An additional plot that basically takes the above scatterplot and turns it on its side is a Poisson version of a Bland-Altman plot. Traditionally this plot is the differences of two measures on the Y axis, and the average of the two measures on the X axis. Here to make the measures have the same variance, I divide the post-pre crime count differences by sqrt(post+pre). This is then like a Poison Z-score, taking into account the null of an equal increase (or decrease) in crime stats among all of the sub-areas. (Here you might also use the Poisson e-test to calculate p-values of the differences, but the normal based approximation works really well for say crime counts of 5+.)

###########################################
#A take on the Bland-Altman plot for Poisson data

ov_total <- sum(my_dat$post)/sum(my_dat$pre)
my_dat$dif <- (my_dat$post - ov_total*my_dat$pre)/sqrt(my_dat$post + my_dat$pre)
my_dat$ave <- (my_dat$post + my_dat$pre)/2

ba_plot <- ggplot(data=my_dat, aes(x=ave, y=dif)) + 
           geom_point(shape = 21, colour = "black", fill = "grey", size=2.5, alpha=0.8) +
           scale_y_continuous(breaks=seq(-8,6,by=2)) +
           xlab("Average Crime") + ylab("Z-score (Equal Increase)")

ba_plot

#false discovery rate correction
my_dat$p_val <- pnorm(-abs(my_dat$dif))*2 #two-tailed p-value
my_dat$p_adj <- p.adjust(my_dat$p_val,method="BY") #BY correction since can be correlated
my_dat <- my_dat[order(my_dat$p_adj),]
my_dat #picks out the 3 cases I adjusted
###########################################

So again places with large changes that do not follow the overall trend will pop out here, both for small and large crime count places.
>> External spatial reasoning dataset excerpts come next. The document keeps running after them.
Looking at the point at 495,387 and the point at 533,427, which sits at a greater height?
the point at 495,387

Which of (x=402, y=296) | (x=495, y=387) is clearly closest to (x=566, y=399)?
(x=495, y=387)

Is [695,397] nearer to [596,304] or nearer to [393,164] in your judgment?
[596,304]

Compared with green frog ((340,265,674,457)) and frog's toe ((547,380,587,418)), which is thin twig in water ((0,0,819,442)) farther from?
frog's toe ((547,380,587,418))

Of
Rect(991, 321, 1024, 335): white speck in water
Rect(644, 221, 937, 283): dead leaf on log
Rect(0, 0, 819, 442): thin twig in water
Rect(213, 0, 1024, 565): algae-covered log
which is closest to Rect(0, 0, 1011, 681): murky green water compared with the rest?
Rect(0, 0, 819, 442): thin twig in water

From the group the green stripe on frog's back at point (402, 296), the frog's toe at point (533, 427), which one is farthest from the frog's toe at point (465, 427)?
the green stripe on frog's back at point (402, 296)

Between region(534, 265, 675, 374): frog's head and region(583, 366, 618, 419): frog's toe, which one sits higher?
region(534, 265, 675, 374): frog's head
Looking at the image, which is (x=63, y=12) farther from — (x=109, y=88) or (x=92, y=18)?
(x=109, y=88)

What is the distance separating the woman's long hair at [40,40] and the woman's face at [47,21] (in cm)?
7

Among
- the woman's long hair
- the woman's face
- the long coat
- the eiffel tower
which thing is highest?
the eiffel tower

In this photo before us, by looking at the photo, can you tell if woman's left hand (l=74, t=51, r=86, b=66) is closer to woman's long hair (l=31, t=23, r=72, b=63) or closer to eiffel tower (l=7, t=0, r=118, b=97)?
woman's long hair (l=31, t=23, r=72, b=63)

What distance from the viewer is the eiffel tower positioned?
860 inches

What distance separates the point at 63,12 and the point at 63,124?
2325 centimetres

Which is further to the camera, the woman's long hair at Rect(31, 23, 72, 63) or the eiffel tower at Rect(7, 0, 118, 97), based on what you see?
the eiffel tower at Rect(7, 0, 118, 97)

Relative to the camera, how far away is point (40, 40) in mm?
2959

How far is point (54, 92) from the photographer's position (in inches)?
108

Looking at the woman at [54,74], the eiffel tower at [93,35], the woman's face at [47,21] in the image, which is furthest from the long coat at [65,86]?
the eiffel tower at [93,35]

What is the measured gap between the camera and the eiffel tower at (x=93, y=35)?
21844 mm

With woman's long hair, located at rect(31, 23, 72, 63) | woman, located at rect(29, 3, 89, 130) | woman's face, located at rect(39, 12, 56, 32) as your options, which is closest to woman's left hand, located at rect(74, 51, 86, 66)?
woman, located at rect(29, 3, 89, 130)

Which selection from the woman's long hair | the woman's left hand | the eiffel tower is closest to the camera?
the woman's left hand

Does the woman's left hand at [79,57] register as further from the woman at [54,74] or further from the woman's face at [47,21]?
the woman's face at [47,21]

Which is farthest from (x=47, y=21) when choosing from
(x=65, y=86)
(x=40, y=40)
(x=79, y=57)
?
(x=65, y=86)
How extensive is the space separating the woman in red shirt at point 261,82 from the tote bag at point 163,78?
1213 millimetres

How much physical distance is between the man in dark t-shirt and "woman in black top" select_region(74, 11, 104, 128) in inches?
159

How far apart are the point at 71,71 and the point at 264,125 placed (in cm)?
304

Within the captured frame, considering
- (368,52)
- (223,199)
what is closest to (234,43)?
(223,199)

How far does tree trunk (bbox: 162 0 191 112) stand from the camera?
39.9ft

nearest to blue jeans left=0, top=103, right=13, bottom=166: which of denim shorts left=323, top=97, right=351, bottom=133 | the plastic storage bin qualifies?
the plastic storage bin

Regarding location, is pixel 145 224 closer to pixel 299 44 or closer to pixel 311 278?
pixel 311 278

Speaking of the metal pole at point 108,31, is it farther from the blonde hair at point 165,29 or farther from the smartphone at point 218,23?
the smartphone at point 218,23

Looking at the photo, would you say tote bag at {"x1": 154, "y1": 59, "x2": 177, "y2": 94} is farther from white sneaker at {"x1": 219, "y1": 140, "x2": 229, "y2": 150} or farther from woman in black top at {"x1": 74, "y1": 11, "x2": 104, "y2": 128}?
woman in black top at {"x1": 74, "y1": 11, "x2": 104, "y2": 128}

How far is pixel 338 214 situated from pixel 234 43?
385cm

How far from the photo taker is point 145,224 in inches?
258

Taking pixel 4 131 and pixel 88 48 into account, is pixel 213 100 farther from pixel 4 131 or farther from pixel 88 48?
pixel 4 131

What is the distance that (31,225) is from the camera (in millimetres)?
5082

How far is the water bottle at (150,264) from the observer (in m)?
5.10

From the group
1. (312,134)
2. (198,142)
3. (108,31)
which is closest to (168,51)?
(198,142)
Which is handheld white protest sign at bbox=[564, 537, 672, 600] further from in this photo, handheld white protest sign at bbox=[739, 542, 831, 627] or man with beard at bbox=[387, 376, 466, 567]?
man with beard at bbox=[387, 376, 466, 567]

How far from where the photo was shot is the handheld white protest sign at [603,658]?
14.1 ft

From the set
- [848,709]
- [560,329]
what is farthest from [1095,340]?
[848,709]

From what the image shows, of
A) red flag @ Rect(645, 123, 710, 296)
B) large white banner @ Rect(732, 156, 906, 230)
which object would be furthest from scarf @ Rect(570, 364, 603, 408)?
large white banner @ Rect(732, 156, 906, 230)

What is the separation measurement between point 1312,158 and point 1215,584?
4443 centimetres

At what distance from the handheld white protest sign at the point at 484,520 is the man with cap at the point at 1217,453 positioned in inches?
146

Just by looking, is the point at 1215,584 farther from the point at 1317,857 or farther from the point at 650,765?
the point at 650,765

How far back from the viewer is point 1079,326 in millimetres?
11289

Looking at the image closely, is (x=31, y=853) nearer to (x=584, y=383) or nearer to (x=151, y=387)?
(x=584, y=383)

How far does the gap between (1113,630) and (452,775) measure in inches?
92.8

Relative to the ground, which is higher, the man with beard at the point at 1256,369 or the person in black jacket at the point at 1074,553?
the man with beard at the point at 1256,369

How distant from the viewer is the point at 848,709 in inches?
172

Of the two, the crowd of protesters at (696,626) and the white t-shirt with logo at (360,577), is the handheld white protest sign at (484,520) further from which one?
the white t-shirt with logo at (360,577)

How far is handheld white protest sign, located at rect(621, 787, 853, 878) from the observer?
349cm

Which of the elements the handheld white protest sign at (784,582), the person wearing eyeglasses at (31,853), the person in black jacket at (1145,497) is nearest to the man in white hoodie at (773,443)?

I also show here how to do a false-discovery rate correction (same as in Wheeler, Steenbeek, & Andresen, 2018) if you want to actually flag specific locations for further investigation. And if you run this code you will see it picks out my three outliers in the simulation, and all other adjusted p-values are 1.

One thing to note about these tests are they are conditional on the observed overall citywide crime increase. If it does happen that only one area increased by alot, it may make more sense to set these hypothesis tests to a null of equal over time. If you see that one area is way above the line and a ton are below the line, this would indicate that scenario. To set the null to no change in these graphs, for the first one just pass in the same pre estimates for both the pre and post arguments in the make_cont function. For the second graph, change ov_total <- 1 would do it.

References

  • Ratcliffe, J. H. (2010). The spatial dependency of crime increase dispersion. Security Journal, 23(1), 18-36.
  • Wheeler, A. P. (2016). Tables and graphs for monitoring temporal crime trends: Translating theory into practical crime analysis advice. International Journal of Police Science & Management, 18(3), 159-172.
  • Wheeler, A. P., & Ratcliffe, J. H. (2018). A simple weighted displacement difference test to evaluate place based crime interventions. Crime Science, 7(1), 11.
  • Wheeler, A. P., Steenbeek, W., & Andresen, M. A. (2018). Testing for similarity in area‐based spatial patterns: Alternative methods to Andresen’s spatial point pattern test. Transactions in GIS, 22(3), 760-774.